Tips on Where to Start Managing Risk

TipsToManageRisk

You may not be able to plug up every hole, but there are ways to keep the dam from caving.

Plugging the holes

What is risk management? Any time you have something of value (like a corporate network, a website, or a mobile application), there will be risk to manage in order to protect it. As organizations innovate and change the way they use technology, the risks change too. Traditional approaches and controls are no longer good enough. Caroline Wong, vice president of security strategy at Cobalt, provides a fewtips for managing risk in today’s modern business environment.

Know what your crown jewels are

The first step to managing risk is to know exactly what it is that you want to secure. Your organization may need to protect customer data, payment information, or intellectual property. Once you know what’s important and why, then you can start to tailor your risk management approach.

Know your attack surface

Do you know all the ways in which the bad guys can potentially access or compromise your firm’s most valuable assets? You can find out using tools, consultants, or a crowdsourced security platform. Make sure your testing covers the entire application portfolio, so your largest risk is not the risk you don’t know about.
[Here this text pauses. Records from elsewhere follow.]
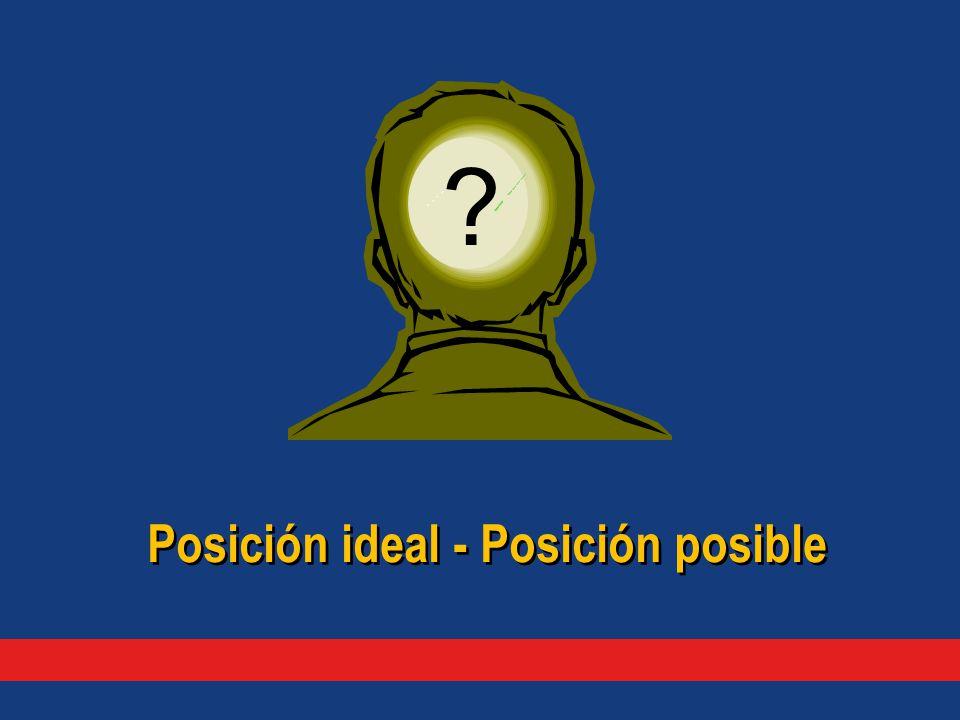 Posición ideal - Posición posible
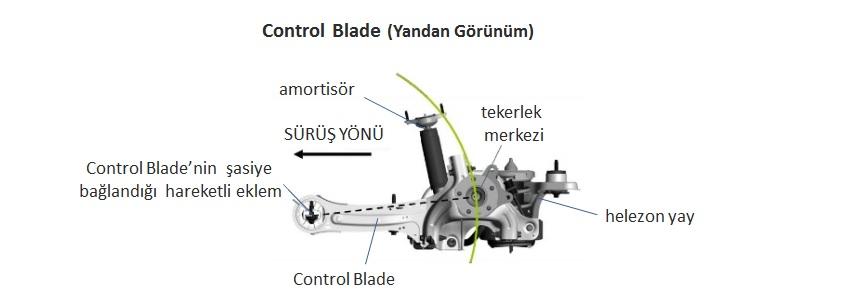 Ford Mondeo Control Blade (Yandan Görünüm)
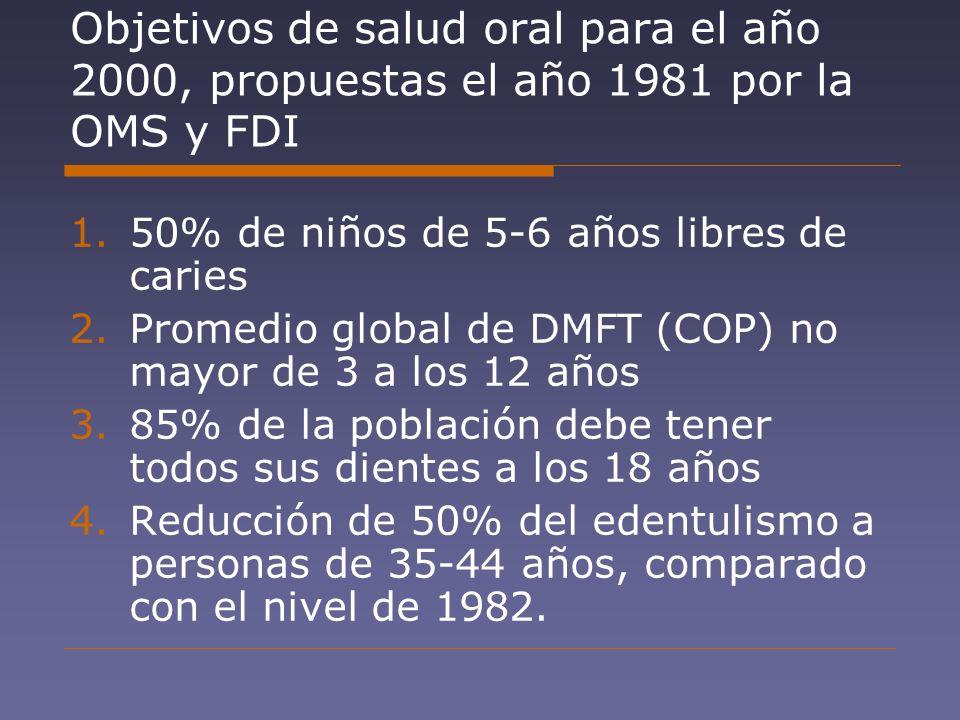 Objetivos de salud oral para el año 2000, propuestas el año 1981 por la OMS y FDI 1.50% de niños de 5-6 años libres de caries 2.Promedio global de DMF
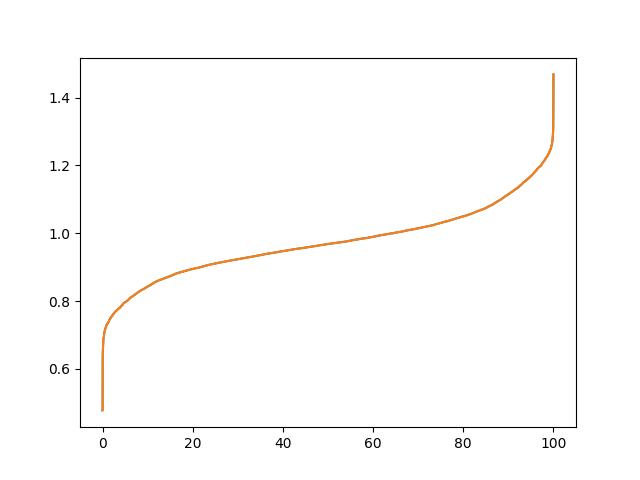 LatencyPercentiles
Simulate the attacker, before the “bad guys” attack

Penetration testing and bug bounty programs simulate the attacker perspective. You want the good guys to hack you so you can be aware of the risks and address them as needed – before the bad guys exploit vulnerabilities and potentially compromise the crown jewels.

Don’t rely solely on tools to manage risk

There is a lot of great technology available to help organizations secure their networks and applications. Tools don’t run themselves, however, and issues identified by tools usually can’t be fixed without human intervention. Human creativity is needed to identify the most interesting security defects (e.g. application business logic flaws), rank them by probability of exploit and potential impact, and address them accordingly.

Use metrics to evaluate risk management practices

Risk management has a tendency to be more activity than outcome driven. Use metrics to evaluate the effectiveness of risk management controls. For example, finding new security issues through code review or penetration testing does not actually improve an organization’s risk posture – fixing them does. Count fixes, not just tests and findings.

Prioritization matters

Prioritization is a key component to managing risk because budgets are limited and vulnerabilities can seem endless. The reality is you can’t do everything. It’s just as important to explicitly decide what you will not do as what you will do. Coming up with prioritization criteria can help you stay consistent when tough decisions need to be made.

Embrace and invite change

As businesses change the way they build products, attackers evolve the way they attempt to breach applications. As IT departments move their operations into the cloud, risk management needs to focus more on applications than networks. Keep up by testing frequently and embracing new risk management approaches, like crowdsourced security.